Gerd Heber, The HDF Group
In the face of naysayers, the SQL abides. Read in our latest blog post how HDF5 and ODBC tie the room together.
When I order my HDF5 at Moe’s Data Diner, I usually ask for extra napkins. It’s a meal where you need both hands, and it can be messy before you get to the juicy bits. At least that’s the way it used to be. It’s easier to dissect with h5py , but what’s the hungry stranger to do, who is just coming through town and who is clueless? When asked the other night, I didn’t fall off my chair nor did I choke, but the question got my head going. What would it look like, that SQL on-the-side thing?

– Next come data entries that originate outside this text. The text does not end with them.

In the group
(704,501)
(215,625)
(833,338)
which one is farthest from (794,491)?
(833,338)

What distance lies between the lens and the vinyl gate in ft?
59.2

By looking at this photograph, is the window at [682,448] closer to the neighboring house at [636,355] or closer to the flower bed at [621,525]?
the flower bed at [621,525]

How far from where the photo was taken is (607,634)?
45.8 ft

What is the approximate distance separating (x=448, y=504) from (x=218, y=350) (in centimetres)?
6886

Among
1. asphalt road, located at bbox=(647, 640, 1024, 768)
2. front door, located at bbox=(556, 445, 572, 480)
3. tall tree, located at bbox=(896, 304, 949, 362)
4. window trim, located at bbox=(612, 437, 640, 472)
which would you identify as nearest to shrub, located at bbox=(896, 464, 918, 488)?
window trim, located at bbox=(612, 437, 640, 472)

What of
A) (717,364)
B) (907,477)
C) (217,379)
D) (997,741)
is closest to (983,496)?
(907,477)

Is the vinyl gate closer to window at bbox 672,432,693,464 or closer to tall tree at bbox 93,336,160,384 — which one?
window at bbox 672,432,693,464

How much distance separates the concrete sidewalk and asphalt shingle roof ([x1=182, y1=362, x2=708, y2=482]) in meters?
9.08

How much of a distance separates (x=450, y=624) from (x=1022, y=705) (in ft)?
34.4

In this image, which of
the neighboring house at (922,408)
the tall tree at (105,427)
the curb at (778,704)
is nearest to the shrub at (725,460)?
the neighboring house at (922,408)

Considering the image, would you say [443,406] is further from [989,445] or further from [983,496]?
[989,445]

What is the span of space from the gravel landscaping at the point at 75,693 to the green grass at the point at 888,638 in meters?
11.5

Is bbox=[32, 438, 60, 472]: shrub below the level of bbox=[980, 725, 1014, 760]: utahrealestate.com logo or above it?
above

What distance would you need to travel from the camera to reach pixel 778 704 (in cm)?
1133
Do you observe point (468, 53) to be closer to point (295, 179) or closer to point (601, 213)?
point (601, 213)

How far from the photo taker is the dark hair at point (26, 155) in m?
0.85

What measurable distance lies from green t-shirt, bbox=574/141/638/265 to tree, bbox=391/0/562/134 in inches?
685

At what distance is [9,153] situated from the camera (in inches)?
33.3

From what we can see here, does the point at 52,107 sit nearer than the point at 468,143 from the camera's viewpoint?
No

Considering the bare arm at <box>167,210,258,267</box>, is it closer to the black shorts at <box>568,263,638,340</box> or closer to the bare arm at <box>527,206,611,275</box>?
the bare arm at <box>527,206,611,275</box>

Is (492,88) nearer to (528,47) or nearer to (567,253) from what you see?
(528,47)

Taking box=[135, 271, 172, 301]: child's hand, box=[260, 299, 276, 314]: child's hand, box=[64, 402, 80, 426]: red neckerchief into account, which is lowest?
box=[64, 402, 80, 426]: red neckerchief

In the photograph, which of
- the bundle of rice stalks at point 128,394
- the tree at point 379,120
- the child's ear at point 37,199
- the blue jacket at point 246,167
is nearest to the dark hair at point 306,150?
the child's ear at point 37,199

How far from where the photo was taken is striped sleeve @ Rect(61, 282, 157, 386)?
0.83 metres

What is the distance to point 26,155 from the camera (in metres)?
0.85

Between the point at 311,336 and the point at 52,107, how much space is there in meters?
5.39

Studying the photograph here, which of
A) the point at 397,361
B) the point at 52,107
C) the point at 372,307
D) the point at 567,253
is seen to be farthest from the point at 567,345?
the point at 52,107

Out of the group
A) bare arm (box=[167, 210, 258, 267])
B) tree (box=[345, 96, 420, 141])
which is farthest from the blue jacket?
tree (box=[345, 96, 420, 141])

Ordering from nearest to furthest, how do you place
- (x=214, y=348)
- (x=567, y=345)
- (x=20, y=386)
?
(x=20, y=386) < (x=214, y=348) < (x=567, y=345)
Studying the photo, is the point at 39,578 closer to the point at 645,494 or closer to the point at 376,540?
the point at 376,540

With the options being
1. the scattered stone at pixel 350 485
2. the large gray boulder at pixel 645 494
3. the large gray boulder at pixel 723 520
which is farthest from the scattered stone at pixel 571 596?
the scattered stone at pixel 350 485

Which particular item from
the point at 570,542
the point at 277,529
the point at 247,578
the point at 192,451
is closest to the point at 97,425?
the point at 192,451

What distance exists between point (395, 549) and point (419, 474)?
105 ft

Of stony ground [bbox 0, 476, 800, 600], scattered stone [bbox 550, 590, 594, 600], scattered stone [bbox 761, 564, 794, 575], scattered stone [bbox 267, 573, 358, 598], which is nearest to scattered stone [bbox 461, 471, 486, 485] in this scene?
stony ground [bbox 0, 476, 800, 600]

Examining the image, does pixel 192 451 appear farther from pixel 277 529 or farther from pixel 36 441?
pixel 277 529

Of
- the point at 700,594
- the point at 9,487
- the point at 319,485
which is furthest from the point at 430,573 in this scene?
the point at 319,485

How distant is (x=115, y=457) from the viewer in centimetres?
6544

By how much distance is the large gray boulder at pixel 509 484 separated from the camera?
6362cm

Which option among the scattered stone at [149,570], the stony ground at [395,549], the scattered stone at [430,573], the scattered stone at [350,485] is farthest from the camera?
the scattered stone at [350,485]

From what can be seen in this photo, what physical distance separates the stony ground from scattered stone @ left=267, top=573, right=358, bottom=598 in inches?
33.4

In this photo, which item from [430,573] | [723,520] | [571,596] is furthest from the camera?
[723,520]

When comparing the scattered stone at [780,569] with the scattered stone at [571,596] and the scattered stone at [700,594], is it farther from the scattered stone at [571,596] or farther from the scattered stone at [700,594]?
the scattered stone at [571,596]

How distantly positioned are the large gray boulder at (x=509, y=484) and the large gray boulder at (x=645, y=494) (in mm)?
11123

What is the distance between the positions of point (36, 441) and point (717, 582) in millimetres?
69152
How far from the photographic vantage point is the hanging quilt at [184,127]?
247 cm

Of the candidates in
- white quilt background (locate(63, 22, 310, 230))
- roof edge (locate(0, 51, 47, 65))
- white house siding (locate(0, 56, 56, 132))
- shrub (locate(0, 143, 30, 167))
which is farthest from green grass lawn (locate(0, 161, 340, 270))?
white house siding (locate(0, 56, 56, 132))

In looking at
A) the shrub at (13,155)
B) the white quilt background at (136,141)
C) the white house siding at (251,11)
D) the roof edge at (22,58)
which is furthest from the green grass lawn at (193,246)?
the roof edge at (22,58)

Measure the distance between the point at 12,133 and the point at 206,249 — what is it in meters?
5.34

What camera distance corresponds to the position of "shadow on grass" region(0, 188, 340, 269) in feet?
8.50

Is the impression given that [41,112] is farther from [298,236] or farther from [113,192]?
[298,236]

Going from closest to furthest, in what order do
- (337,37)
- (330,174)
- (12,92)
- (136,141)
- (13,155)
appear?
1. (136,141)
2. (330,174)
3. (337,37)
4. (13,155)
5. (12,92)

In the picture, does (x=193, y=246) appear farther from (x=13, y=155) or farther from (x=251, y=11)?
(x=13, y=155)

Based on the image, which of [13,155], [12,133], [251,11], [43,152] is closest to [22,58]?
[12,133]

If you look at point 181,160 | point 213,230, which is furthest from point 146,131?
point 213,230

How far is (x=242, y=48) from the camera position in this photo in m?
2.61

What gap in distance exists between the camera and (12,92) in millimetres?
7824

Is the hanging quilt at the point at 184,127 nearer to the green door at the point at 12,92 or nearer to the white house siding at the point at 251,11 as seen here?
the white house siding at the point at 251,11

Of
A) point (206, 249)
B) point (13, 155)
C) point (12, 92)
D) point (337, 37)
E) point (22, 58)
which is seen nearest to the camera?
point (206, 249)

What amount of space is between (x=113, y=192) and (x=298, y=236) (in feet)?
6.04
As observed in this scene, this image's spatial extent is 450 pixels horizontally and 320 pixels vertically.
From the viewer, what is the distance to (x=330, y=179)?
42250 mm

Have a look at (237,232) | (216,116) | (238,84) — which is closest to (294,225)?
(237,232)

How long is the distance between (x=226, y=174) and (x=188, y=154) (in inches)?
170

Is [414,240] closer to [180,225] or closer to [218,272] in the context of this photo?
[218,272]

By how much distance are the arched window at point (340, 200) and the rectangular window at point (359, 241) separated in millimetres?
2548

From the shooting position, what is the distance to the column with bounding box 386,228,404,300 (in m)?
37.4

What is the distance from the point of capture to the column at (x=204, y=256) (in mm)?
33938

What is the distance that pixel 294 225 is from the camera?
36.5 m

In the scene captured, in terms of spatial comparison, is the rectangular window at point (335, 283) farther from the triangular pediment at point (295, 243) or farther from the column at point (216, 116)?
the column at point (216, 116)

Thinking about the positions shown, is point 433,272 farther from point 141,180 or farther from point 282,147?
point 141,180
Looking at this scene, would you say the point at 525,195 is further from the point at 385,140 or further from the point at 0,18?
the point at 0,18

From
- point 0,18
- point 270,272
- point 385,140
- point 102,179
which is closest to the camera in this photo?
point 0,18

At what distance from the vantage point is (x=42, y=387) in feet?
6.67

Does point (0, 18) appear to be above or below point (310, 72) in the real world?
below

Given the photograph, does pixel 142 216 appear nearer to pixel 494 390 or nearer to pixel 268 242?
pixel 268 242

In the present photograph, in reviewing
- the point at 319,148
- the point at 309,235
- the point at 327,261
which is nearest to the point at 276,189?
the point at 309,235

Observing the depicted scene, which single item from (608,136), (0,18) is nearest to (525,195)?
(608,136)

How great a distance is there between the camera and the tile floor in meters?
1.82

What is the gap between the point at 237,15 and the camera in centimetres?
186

Say, I have an HDF5 dataset at /group1/A/dset2 and would like to select a few elements like so:
SELECT * FROM /group1/A/dset2 WHERE value > -999.0
Nice, but how do I get the result into my favorite analytics tool? Isn’t there some standard pipe or conduit that helps me over that last mile? Well, it’s kind of embarrassing to admit, but it’s been there since the early 1990s and is called Open Database Connectivity (ODBC) .
Think of ODBC as the “USB of data sources.” If you have a USB driver for a device, it’s game on. If you have an ODBC driver for your data source, then it’s SQL, milk, and honey from here. A growing number of applications come with some module or package for accessing data stored in HDF5 files, but you can be almost certain that your tool of choice has an ODBC client built in.
To build an HDF5/ODBC driver, we need a splash of the “secret sauce” shown in the figure above, and this is the subject of this blog post. Spoiler Alert: We are not giving away the recipe.